This group/cooperative learning problem is designed to see if you can combine two aspects of kinematical motion, construct a valid space time plot and then solve for the requested result.

QUESTION: An object, 2 m above the floor, tethered by a chain which is attached to a brake (a constant force spring) is released and falls vertically under the influence of gravity under it reaches the end of its tether and then is deaccelerated by the ``brake'' which can, in the absence of any other effect (gravity included) has an acceleration of 14.7 m/s<sup>2</sup>. How long should the tether chain be so that the falling object just ``kisses'' the floor?

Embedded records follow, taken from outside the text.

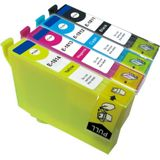 SecondLife Multipack inkt cartridges T1816 voor Epson T1811, T1812, T1813 en T1814 (18 XL)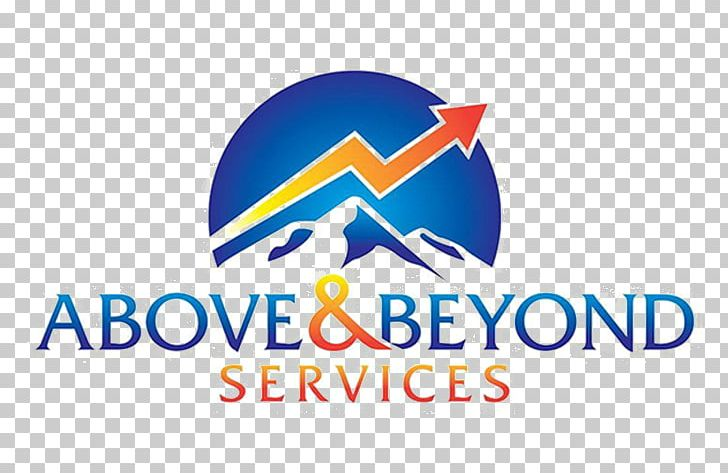 Above & Beyond Services Logo PNG, Clipart, Above And Beyond, Above.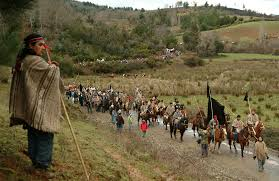 mapuches4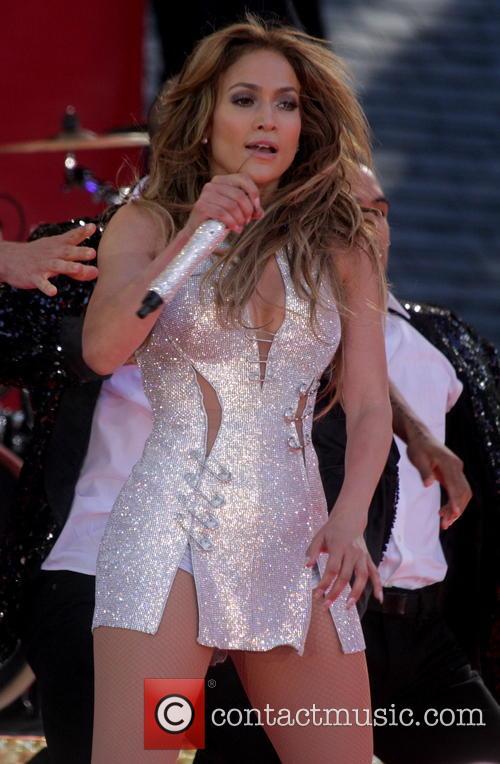 Jennifer Lopez 18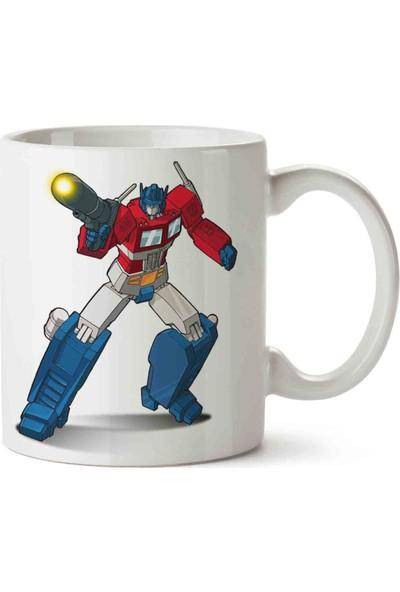 Art Hediye Optimus Prime Transformers Kupa Bardak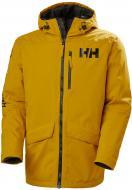 Куртка-парка Helly Hansen ACTIVE FALL 2 PARKA 53325_349 р.S оранжевый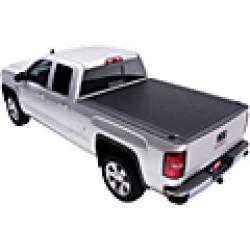 2016 Chevrolet Silverado 1500 Tonneau Cover American Tonneau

As the figure below shows there are two regimes to the fall.

1.

From t₀ to t₁ in which the object falls a distance x and experiences and acceleration of a= -g.

2.

From t₁ to t₂ in which time object falls a distance y and experiences the acceleration of gravity -g and the braking deacceleration of 14.7 m/s² or 3g/2.

To solve the problem:

1.

You must utilize the vector aspect of acceleration in the second time regime and find that a'= (3g/2 + -g) = g/2.

2.

Next establish a space-time plot (if you can do this in your mind this is fine.)

3.

Choose which expressions are least cumbersome to use and solve.

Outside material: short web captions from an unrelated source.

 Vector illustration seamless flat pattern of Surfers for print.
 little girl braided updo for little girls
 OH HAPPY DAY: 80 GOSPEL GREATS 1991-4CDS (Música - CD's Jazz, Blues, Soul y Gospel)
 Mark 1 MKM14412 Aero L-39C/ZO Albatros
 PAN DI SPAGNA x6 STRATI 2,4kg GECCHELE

Of the three motion equations:

$$x = x_0 + v_0 t + \frac{1}{2} at^2$$

v = v₀ t + a t

v² = v₀² + 2 a (x-x₀)

only the last doesn't require a knowledge of the temporal aspect of the problem. Using a space-time to establish the motion and facts you should find that you obtain two useful expressions:

Time regime one: v² = (0)² + 2 (-g) x

Time regime two: 0 = v² + 2 (g/2) y

$$x+y = -2m \equiv s$$

Substituting gives 0 = 2 (-g) x + 2 (g/2) (s - x) and solving gives x = s/3 = -0.67 meters.